Incensed at the injustice, I confronted my witnesses with these serious accusations. Expecting them to quail before my righteous indignation, I was astonished to see them howling in laughter. One of the police officers, having controlled his hysterics, simply said "I guess you just met Sy Gaer." He gave me the other side of the story.
I went back to the person I now knew as Mr. Gaer and politely said:
"Excuse me sir, but it appears you may be full of - - - -."
His response, with a dismissive gesture: "No maybe about it."
A couple of decades later, I'm sitting on the bench itching to start a jury trial--it was already past 10 am. Only one other case left on calendar, Sy's Motion for Mitigation for one of his clients--actually typed out!
Well, I waited but no Sy, so I denied it. The Jury is about to come in when Sy pants through the door. I told him how I had argued to myself that his client had been railroaded and was the victim of a colossal injustice, but I didn't quite convince myself--so I denied it, albeit with tears in my eye.
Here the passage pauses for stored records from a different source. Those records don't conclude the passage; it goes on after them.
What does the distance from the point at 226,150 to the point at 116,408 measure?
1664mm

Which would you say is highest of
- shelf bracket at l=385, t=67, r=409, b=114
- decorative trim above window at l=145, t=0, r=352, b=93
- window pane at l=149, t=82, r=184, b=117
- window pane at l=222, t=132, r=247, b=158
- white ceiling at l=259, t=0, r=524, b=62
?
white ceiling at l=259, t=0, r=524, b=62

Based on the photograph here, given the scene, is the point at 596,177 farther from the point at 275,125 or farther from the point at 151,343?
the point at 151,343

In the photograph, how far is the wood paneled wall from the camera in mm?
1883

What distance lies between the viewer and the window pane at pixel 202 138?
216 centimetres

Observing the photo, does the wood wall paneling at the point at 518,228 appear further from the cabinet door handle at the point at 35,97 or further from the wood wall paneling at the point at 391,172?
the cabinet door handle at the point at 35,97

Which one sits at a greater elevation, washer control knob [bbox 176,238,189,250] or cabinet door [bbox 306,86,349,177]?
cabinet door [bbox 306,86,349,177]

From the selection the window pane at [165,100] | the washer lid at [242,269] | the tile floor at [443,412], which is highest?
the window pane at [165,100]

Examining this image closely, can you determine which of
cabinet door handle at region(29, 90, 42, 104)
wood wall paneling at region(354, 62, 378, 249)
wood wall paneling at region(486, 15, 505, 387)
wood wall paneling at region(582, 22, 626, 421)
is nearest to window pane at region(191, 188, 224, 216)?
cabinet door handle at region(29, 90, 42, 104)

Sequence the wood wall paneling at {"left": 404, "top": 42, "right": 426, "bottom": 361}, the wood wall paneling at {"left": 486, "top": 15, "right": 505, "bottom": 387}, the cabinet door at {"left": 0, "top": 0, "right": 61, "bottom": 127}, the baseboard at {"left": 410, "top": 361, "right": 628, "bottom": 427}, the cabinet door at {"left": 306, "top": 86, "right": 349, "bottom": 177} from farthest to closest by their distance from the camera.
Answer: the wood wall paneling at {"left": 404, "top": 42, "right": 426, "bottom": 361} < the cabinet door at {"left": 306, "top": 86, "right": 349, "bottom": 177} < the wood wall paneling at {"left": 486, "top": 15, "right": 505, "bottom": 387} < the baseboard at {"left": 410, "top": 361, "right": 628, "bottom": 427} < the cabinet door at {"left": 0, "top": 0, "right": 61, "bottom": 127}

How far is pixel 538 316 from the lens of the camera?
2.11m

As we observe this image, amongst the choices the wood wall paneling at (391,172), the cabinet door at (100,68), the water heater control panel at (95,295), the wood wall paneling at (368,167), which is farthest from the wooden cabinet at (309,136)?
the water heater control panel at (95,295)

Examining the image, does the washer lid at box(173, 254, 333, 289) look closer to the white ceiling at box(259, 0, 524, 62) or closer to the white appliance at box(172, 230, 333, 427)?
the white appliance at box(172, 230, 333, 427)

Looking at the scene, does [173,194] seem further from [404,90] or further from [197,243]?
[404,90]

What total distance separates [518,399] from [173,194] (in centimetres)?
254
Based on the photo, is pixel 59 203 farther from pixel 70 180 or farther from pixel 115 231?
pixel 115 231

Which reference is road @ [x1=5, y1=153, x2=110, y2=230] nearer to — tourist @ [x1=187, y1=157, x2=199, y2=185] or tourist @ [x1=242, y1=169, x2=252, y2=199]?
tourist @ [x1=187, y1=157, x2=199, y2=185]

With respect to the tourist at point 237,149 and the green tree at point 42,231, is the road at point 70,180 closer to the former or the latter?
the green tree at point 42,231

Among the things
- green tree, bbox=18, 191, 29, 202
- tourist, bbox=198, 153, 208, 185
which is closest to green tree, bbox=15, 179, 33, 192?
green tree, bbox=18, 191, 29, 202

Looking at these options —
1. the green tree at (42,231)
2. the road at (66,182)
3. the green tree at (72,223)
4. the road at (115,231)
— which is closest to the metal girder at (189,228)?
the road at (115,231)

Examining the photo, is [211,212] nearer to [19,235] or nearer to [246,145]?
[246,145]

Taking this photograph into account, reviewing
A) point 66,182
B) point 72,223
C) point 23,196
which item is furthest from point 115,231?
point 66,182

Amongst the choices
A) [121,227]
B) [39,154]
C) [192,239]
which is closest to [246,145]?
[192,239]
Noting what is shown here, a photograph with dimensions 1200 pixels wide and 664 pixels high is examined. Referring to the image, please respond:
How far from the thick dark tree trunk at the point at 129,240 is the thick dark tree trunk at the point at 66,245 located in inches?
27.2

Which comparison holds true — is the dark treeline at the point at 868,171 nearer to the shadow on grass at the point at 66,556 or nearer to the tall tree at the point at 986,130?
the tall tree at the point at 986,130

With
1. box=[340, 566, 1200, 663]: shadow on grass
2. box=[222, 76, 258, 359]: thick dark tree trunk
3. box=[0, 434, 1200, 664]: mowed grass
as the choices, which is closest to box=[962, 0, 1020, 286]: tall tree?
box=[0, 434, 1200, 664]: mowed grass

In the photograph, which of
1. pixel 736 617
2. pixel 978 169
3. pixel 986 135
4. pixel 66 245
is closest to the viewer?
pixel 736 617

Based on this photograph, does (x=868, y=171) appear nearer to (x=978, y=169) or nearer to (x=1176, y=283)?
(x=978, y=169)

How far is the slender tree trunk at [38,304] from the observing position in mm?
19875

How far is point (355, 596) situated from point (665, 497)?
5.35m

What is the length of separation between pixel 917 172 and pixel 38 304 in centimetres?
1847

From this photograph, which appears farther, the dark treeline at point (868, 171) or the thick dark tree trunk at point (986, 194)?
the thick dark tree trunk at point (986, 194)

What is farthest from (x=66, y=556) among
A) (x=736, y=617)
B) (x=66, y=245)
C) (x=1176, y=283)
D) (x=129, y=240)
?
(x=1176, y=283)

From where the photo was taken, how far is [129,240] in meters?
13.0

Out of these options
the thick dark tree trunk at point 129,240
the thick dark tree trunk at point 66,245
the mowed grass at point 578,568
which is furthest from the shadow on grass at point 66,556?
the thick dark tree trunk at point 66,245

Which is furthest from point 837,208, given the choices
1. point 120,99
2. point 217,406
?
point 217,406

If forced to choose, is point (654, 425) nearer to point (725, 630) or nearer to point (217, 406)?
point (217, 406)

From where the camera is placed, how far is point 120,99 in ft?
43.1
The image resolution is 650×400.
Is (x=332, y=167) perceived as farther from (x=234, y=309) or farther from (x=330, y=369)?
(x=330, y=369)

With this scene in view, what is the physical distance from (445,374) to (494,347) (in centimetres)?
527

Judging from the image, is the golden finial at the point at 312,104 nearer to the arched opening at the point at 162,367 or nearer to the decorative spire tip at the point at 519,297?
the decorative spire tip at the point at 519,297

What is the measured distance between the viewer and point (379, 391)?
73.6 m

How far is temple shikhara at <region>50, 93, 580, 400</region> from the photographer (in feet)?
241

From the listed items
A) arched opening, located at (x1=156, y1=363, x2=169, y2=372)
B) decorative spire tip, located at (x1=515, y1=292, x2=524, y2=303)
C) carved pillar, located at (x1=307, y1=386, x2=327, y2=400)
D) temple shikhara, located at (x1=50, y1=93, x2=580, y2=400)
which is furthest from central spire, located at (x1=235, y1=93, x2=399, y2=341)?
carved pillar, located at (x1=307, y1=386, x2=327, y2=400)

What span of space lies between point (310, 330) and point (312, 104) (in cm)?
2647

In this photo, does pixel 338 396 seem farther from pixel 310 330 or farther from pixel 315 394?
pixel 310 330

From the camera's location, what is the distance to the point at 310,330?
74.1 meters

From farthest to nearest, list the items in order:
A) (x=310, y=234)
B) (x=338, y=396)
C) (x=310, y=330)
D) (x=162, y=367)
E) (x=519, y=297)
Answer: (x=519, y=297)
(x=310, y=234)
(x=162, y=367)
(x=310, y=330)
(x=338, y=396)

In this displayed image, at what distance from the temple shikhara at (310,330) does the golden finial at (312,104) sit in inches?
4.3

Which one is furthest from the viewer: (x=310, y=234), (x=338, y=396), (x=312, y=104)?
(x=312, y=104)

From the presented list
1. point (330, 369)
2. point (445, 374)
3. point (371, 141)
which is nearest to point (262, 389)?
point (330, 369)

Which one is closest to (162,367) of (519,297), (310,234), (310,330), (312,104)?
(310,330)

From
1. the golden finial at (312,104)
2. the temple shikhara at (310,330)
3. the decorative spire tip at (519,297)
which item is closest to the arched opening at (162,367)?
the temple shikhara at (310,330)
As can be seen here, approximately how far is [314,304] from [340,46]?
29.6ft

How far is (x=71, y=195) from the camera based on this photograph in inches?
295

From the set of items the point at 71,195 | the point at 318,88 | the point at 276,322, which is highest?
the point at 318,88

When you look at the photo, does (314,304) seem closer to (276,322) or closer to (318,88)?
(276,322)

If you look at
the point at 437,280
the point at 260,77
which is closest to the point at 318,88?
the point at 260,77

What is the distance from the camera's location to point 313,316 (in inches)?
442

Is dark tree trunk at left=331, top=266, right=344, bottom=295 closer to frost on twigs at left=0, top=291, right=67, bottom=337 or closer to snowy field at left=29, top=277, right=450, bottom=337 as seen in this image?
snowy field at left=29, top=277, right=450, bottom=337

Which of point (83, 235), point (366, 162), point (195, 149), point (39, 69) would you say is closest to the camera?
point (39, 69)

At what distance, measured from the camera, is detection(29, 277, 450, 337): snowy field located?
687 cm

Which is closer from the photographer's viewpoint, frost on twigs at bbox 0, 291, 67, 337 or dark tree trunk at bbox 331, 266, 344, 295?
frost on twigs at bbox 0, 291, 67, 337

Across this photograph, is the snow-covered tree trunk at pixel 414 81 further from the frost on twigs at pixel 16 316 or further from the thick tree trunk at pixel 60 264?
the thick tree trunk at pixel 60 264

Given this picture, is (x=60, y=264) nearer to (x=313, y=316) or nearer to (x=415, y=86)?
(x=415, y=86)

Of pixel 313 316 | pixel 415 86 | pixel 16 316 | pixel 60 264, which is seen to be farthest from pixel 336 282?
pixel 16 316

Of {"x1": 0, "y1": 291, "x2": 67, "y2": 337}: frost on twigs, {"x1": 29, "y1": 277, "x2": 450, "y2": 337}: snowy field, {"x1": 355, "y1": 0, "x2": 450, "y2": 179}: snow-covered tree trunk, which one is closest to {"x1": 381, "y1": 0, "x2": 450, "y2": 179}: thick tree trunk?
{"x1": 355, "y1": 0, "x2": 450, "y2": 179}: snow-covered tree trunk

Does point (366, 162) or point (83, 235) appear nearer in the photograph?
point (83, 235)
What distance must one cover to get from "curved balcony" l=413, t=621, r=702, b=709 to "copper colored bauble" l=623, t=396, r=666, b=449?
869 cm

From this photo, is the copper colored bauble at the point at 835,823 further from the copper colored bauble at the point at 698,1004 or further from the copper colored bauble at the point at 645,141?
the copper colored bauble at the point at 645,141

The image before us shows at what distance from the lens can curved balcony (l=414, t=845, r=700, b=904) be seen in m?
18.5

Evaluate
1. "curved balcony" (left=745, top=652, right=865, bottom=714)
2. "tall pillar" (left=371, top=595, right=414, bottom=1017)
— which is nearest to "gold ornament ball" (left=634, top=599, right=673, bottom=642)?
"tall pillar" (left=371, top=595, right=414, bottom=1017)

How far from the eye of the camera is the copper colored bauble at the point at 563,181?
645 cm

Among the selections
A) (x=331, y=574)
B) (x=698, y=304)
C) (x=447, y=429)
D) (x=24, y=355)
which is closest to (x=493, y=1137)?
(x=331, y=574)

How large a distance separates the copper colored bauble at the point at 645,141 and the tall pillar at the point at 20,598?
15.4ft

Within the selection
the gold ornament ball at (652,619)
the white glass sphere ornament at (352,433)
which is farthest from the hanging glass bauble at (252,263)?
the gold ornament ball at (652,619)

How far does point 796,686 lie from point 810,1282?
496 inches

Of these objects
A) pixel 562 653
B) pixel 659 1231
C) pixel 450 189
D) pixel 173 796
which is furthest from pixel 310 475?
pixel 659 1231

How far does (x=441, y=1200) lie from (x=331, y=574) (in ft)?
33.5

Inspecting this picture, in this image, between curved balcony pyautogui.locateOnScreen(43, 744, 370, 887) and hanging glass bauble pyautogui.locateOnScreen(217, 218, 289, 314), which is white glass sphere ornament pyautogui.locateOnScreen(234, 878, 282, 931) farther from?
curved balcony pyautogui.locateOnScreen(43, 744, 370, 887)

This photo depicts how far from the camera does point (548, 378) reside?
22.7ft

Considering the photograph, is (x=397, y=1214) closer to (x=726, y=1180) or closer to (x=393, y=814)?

Without blinking a eye, Sy manages to gasp out "Judge you just weren't eloquent enough." He then proceeds to tell me how I should have argued it to myself, congratulates me on what would have been a great argument and grants his own motion.
Rumpole says: What's great about these memories is that besides the wonderful "Sy stories" they also help to bring into prospective for the new prosecutors and PDs what life was like before all the high-tech training they now get. Ask any lawyer over 40 who spent time in the SAO or PDs office and you will get a similar story:
"I was handed a bunch of files, told where the courtroom was, and sent in with the words "try to not screw things up too much. If you have any legal questions, ask your secretary." Those were the good old days. Not to complain too much, but isn't the SAO overdoing the "I have to ask my supervisor" type of training? Give these lawyers some discretion we say!
To err is human. The best lawyers learn from their mistakes. As our eloquent President said: Fool me once shame on you…fool me again….if you fool me…hmm…you can’t fool me again, but if you try…why….well you get the idea, right?”
We strictly adhere to the Harvard Medical School of training: “LEARN ONE. DO ONE. TEACH ONE.”
See you in Court waiting for a prosecutor to go speak with their supervisor.